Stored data
========

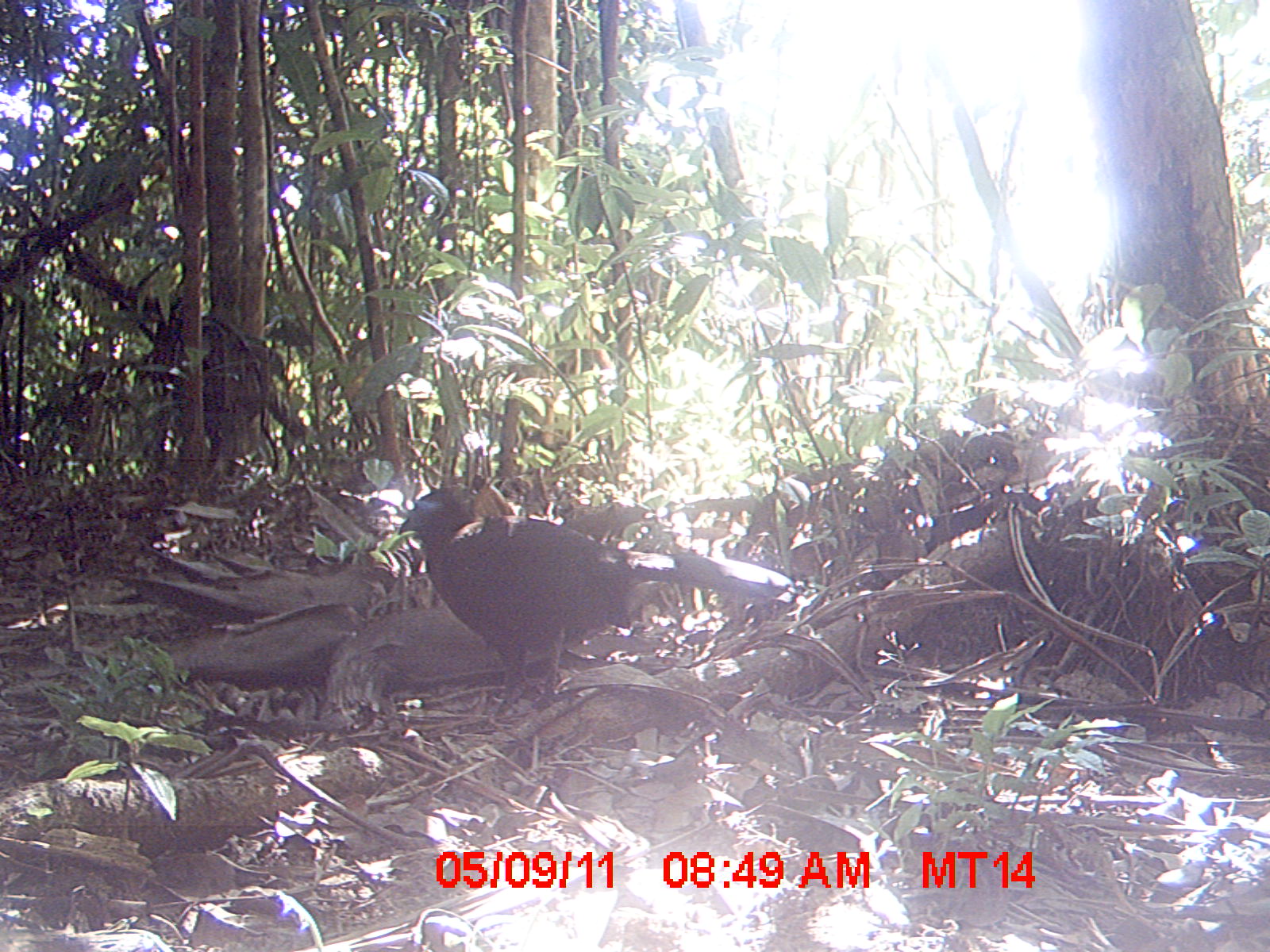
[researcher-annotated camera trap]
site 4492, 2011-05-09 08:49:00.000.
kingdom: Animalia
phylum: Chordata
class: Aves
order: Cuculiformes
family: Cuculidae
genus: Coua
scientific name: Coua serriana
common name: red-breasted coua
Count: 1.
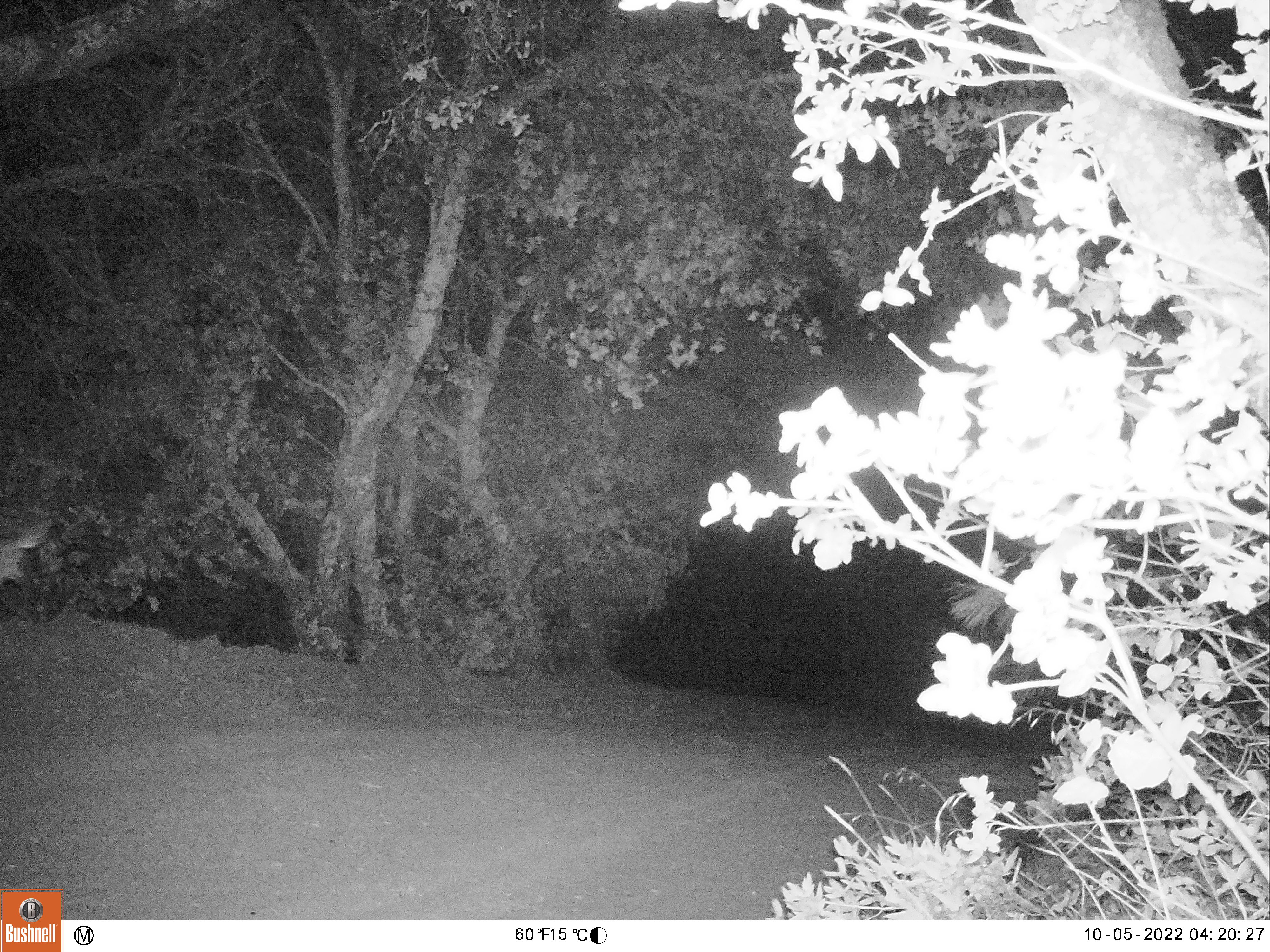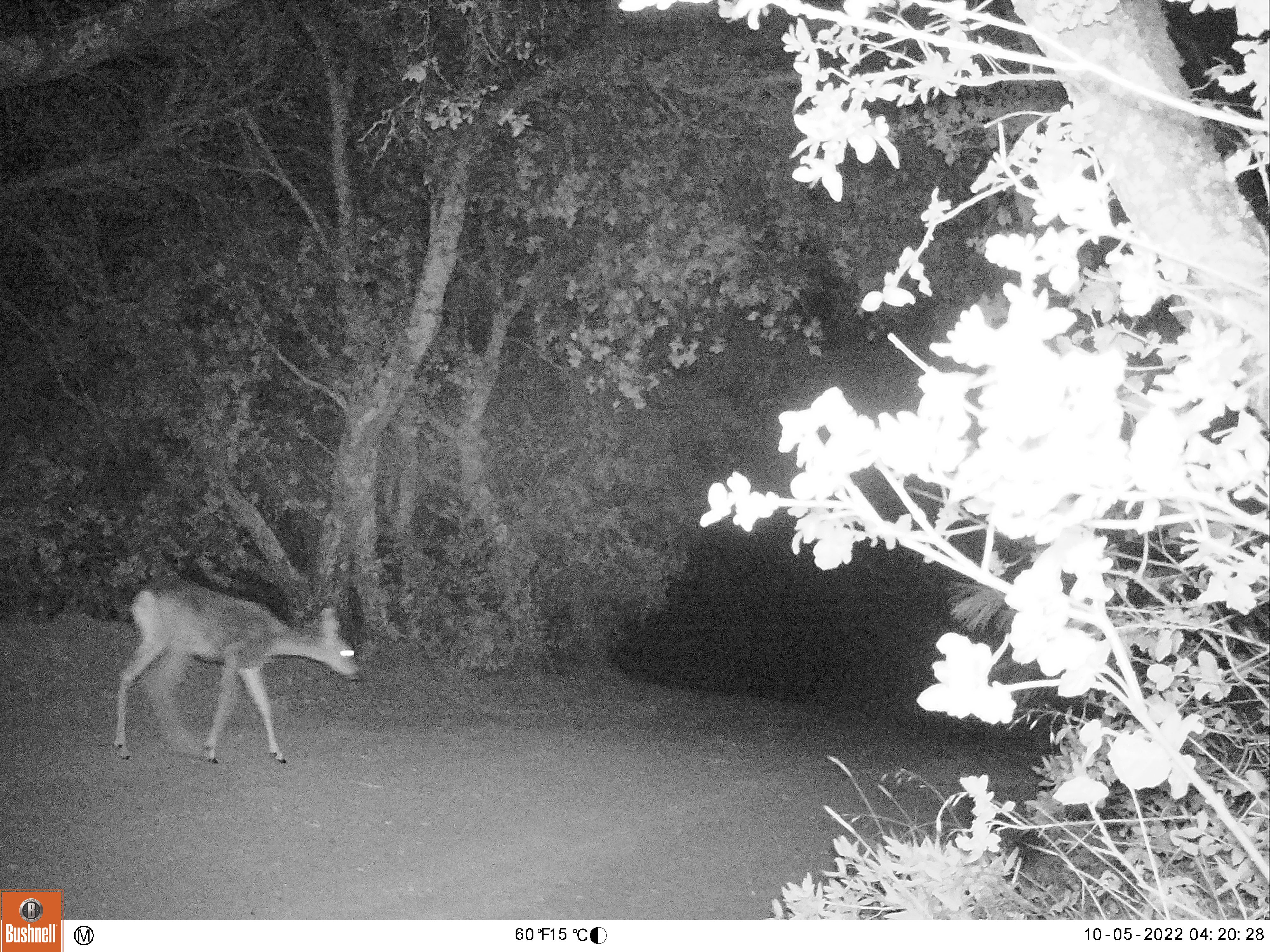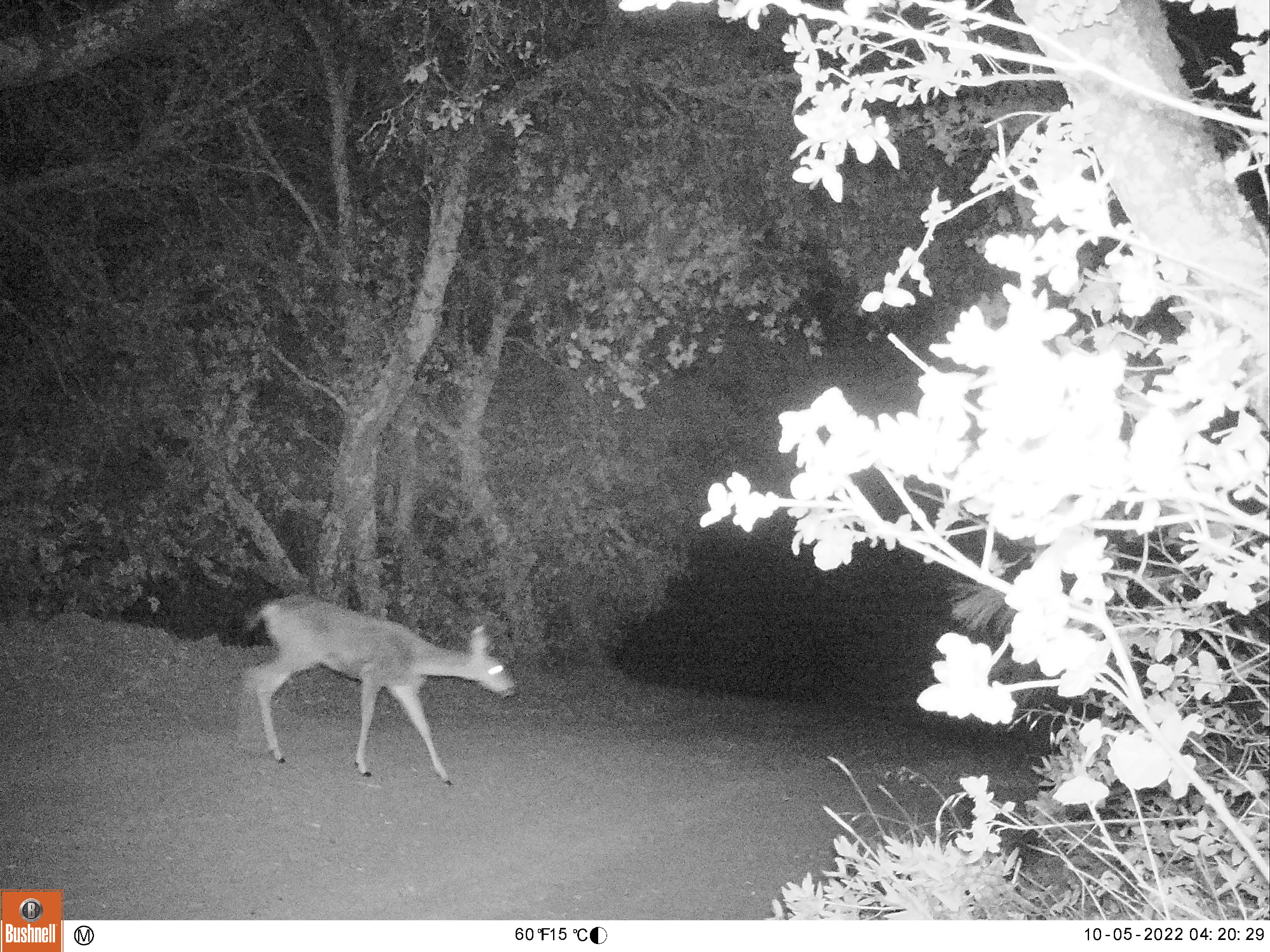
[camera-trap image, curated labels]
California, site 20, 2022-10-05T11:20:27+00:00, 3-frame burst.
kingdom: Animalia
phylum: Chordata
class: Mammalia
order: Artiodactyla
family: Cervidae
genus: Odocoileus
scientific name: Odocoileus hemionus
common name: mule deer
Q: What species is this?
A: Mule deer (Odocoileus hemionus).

========

(Task objective)
Without copying the pictures, transcribe the entries exactly.

(Result of this exercise)
[researcher-annotated camera trap]
site 4492, 2011-05-09 08:49:00.000.
kingdom: Animalia
phylum: Chordata
class: Aves
order: Cuculiformes
family: Cuculidae
genus: Coua
scientific name: Coua serriana
common name: red-breasted coua
Count: 1.
[camera-trap image, curated labels]
California, site 20, 2022-10-05T11:20:27+00:00, 3-frame burst.
kingdom: Animalia
phylum: Chordata
class: Mammalia
order: Artiodactyla
family: Cervidae
genus: Odocoileus
scientific name: Odocoileus hemionus
common name: mule deer
Q: What species is this?
A: Mule deer (Odocoileus hemionus).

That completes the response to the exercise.